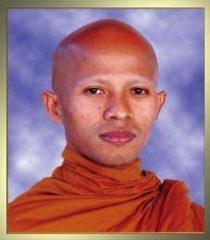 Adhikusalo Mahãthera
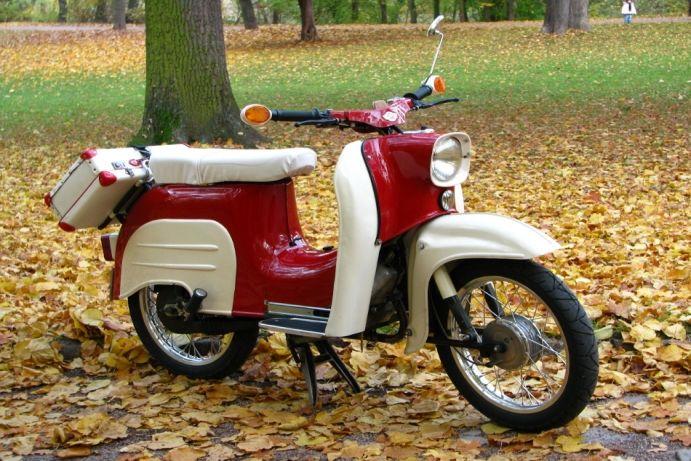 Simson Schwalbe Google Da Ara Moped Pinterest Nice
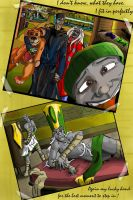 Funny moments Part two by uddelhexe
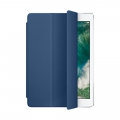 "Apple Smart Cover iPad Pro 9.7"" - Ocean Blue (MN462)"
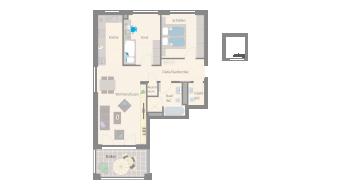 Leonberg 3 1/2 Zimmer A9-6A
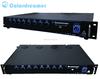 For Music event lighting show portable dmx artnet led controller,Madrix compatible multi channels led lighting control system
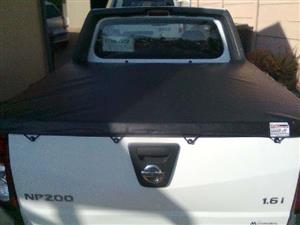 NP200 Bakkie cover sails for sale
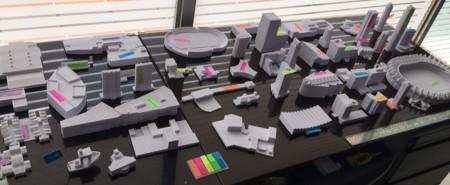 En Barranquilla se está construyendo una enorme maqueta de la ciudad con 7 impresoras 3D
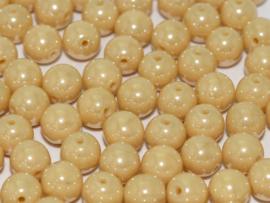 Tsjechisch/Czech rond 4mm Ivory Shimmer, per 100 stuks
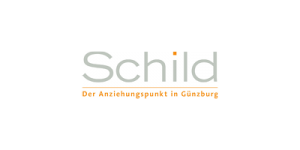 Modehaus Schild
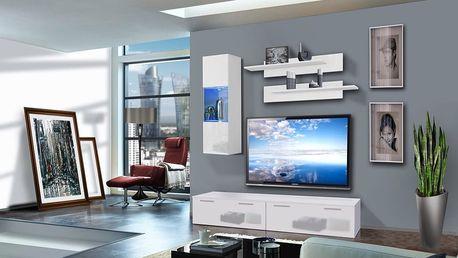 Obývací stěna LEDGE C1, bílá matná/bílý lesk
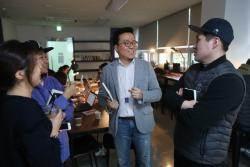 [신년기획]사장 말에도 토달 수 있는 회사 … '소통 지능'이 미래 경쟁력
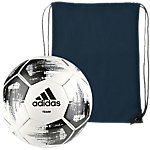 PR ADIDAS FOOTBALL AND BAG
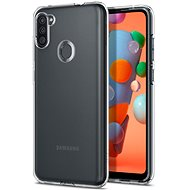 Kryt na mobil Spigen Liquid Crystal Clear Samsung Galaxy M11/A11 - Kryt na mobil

- Task requirements -
Word for word, restate the lines above from the first through the one that contains "Leonberg 3 1/2 Zimmer A9-6A", and exclude all pictures.

- Exercise output -
 Adhikusalo Mahãthera
 Simson Schwalbe Google Da Ara Moped Pinterest Nice
 Funny moments Part two by uddelhexe
 "Apple Smart Cover iPad Pro 9.7"" - Ocean Blue (MN462)"
 Leonberg 3 1/2 Zimmer A9-6A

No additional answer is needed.